Man sollte nun jedoch nicht der Illusion erliegen, es könnte in den seit Jahrzehnten aufgeblasenen Bistumsverwaltungen gespart werden. Tatsächlich könnten sich in dieser Situation die weitaus schlankeren Ostbistümer hier als Vorbilder erweisen. Im Westen wird man in der Fläche schon sehr bald die Kirche vielerorts nur noch als ein Relikt einer fernen Vergangenheit kennen, während in den Bistumsstädten die diözesanen Verwaltungspaläste noch für Jahrzehnte einen gespenstischen Glanz verbreiten können. In den Verwaltungen wird man noch auf viele Jahre neue Stellen einrichten. Auch damit entfernt sich diese Kirche immer weiter von den Menschen.

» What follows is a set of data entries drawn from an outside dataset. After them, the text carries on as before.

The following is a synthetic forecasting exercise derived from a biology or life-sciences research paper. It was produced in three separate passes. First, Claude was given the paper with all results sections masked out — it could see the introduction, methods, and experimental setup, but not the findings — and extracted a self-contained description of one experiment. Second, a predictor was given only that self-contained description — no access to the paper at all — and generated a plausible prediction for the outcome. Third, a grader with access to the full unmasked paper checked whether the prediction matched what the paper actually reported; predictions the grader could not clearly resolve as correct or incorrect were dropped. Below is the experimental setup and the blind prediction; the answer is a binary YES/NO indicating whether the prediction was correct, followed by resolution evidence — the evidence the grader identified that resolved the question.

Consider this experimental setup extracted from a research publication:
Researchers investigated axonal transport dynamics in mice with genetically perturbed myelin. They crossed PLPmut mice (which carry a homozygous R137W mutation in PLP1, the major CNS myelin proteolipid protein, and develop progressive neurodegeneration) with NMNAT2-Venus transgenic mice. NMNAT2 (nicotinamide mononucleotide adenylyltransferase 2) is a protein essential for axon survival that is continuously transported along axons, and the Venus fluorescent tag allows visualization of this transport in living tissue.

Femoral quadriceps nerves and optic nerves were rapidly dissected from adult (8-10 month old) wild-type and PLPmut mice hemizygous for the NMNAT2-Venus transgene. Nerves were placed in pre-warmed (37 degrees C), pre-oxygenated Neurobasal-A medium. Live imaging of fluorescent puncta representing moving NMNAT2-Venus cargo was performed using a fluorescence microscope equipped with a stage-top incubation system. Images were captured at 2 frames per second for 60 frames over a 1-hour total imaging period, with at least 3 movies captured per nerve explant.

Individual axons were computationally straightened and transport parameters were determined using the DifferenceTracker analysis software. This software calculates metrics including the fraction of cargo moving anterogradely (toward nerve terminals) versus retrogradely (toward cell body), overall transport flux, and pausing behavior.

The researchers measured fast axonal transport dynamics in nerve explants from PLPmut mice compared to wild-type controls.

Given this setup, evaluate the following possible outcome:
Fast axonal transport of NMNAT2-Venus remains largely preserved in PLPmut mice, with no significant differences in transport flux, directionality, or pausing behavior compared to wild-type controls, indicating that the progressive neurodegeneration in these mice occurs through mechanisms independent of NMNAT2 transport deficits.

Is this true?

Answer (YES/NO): NO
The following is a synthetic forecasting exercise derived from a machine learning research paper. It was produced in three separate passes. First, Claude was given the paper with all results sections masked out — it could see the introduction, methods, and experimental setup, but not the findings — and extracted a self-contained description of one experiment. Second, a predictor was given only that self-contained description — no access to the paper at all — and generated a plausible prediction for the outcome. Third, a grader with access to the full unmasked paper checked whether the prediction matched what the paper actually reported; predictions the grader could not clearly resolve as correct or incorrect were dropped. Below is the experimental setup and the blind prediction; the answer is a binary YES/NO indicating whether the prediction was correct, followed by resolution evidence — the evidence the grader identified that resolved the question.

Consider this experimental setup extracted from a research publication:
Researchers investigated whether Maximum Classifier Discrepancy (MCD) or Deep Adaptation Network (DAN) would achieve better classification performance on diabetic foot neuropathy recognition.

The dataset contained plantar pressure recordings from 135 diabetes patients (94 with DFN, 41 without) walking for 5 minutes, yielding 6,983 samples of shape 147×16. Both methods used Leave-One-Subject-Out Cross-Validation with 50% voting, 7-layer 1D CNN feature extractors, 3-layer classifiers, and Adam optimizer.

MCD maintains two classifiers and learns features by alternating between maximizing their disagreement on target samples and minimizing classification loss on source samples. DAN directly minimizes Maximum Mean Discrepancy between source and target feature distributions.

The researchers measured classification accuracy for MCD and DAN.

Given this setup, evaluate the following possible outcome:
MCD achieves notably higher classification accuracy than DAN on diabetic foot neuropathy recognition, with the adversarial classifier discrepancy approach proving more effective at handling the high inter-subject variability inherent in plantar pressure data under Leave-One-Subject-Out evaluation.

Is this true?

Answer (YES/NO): NO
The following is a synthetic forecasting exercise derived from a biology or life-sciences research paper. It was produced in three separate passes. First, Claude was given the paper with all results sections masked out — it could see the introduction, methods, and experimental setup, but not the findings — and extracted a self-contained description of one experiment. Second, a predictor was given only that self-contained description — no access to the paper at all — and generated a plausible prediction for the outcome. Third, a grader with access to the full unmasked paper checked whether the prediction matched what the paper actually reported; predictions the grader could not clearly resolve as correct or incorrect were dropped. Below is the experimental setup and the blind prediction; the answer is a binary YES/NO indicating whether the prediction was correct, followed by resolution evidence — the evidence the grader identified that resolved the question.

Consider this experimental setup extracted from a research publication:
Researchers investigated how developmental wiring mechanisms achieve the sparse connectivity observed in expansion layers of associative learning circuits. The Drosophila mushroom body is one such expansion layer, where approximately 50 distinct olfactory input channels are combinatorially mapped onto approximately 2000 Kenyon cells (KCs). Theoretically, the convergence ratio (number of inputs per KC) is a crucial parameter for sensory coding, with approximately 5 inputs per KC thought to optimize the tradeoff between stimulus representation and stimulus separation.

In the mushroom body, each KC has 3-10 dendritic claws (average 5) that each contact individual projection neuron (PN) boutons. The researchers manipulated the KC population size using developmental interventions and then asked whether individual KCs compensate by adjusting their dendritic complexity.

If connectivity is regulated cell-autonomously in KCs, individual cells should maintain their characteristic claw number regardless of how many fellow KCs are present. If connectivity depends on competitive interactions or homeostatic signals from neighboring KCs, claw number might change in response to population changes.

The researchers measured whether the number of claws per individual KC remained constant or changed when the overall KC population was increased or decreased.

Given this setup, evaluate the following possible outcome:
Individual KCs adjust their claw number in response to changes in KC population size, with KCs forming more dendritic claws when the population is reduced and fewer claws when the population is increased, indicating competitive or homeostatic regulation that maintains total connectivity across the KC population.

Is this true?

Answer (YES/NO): NO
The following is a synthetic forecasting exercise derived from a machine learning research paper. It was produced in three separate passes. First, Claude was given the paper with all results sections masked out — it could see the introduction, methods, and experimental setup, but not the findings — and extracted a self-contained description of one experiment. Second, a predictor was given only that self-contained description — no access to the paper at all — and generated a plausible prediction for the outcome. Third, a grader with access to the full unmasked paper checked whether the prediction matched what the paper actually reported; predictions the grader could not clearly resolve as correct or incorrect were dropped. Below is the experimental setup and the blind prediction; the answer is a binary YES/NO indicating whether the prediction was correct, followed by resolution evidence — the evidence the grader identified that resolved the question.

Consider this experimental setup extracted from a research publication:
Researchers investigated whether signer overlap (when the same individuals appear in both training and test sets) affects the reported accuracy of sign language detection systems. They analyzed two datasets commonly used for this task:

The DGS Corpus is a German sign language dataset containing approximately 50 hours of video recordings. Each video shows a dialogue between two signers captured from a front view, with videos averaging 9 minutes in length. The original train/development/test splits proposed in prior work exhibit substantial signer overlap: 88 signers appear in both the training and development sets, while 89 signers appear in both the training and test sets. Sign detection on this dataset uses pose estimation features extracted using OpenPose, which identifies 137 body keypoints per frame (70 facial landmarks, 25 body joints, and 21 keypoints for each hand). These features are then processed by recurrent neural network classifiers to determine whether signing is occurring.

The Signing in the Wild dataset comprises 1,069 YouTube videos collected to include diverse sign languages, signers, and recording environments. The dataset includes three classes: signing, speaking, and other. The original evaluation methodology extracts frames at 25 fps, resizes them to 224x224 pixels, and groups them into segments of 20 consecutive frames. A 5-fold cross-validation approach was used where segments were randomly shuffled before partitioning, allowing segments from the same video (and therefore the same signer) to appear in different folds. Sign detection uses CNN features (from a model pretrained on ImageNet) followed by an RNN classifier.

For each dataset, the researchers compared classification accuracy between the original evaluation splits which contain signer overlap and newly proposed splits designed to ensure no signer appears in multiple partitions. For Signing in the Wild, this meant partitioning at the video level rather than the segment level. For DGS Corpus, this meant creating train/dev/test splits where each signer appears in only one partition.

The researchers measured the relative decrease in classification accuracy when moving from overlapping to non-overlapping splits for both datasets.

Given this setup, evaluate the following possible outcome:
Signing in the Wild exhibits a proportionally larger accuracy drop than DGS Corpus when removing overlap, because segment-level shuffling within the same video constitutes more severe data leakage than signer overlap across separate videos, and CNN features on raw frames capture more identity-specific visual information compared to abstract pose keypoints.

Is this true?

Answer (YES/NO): YES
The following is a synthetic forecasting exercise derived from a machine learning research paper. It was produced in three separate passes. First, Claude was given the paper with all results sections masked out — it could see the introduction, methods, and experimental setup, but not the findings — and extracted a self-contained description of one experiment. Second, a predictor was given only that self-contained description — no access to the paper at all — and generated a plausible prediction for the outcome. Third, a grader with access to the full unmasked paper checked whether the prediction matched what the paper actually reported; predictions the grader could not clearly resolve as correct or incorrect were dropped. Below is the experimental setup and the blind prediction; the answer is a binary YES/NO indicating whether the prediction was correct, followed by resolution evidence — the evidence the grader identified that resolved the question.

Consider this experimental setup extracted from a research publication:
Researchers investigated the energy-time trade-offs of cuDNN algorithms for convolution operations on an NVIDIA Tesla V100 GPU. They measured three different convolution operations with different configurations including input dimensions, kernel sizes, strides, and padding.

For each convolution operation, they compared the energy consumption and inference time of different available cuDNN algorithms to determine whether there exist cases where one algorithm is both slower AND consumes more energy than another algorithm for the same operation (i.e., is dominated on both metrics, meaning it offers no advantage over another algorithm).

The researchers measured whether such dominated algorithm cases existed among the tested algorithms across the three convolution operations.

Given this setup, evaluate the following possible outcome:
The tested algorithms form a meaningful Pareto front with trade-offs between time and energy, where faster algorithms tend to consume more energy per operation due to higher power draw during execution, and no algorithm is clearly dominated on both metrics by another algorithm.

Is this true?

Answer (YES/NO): NO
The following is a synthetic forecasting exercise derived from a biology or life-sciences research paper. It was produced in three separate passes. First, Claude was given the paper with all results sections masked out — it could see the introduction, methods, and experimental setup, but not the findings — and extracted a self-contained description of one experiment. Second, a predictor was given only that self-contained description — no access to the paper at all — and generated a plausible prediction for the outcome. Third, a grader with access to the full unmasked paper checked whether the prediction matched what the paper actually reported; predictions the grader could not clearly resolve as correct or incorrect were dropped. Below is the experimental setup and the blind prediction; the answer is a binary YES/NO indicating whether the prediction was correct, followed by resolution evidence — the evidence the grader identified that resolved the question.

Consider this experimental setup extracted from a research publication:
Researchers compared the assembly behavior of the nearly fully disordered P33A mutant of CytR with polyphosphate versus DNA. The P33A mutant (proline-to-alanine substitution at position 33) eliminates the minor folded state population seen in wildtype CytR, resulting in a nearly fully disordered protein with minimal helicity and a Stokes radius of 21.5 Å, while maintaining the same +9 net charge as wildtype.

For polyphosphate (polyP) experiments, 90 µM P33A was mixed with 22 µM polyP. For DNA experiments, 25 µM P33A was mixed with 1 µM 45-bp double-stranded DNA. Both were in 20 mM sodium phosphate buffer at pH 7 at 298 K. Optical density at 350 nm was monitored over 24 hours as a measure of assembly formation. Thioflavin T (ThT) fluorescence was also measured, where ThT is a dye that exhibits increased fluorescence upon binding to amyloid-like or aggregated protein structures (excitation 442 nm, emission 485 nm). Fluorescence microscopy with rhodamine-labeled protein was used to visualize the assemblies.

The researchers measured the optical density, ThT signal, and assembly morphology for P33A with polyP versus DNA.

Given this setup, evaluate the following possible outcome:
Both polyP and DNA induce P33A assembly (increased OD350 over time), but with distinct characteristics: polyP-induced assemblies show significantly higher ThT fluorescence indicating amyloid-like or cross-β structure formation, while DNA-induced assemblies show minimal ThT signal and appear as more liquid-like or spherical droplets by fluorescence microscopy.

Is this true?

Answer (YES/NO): NO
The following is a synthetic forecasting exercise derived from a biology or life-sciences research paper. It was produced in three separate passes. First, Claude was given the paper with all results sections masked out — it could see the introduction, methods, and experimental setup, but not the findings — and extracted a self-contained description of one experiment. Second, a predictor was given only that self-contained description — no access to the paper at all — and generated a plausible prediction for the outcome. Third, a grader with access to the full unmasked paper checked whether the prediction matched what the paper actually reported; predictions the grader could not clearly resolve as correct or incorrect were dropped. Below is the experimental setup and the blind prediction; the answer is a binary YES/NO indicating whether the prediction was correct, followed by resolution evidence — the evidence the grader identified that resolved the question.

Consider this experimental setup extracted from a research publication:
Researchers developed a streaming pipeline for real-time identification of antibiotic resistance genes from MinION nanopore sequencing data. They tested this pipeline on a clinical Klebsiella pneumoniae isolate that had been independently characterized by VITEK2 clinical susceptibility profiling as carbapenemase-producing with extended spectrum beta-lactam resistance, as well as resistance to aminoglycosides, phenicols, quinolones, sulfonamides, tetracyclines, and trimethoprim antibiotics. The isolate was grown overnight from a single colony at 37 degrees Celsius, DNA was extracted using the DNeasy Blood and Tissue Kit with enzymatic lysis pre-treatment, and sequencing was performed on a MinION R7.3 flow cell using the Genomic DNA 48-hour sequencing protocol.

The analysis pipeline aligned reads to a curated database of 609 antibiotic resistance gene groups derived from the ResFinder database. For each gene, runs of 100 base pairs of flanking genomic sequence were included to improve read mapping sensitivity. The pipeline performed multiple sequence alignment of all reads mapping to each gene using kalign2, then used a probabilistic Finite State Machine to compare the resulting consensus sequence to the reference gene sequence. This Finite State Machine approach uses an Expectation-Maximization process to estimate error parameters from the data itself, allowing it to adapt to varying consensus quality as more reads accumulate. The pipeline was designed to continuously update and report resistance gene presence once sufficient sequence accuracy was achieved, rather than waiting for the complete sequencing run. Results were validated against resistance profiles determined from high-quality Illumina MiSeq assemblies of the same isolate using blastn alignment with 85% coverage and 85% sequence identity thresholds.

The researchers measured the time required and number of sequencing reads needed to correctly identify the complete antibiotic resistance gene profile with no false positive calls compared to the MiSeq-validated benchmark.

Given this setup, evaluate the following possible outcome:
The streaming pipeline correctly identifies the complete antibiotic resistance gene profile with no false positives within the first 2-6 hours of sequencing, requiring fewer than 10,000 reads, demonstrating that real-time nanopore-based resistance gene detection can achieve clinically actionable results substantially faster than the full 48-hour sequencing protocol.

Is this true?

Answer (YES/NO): NO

Eine andere Erscheinungsform der Kirche wird demgegenüber immer dynamischer und immer relevanter. Wir kennen die Dynamik der großen und kleinen Glaubenskonferenzen, die MEHR, die UNUM, Forum Altötting und vieles andere. Wir kennen die Dynamik vieler geistlicher Gemeinschaften und Bewegungen. Wir kennen die ungeheure Dynamik der Gemeinschaften der Tradition. Glauben doch in der Tat einige linkskatholische Verschwörungstheoretiker, dass die Piusbruderschaft die Kirche okkupieren wollen. Tatsächlich werden alle diese unterschiedlichen Charismen irgendwann große Teile der Aufgabe der Kirche übernehmen. Und dann ist es letztendlich egal ob der Priester vor Ort Charismatiker ist, die Messe in Latein hält oder noch einer von der Diözese ist, Hauptsache er verkündet das Evangelium und spendet die Sakramente. Der „Pfarrer“ aus der Piusbruderschaft liegt näher als wir denken.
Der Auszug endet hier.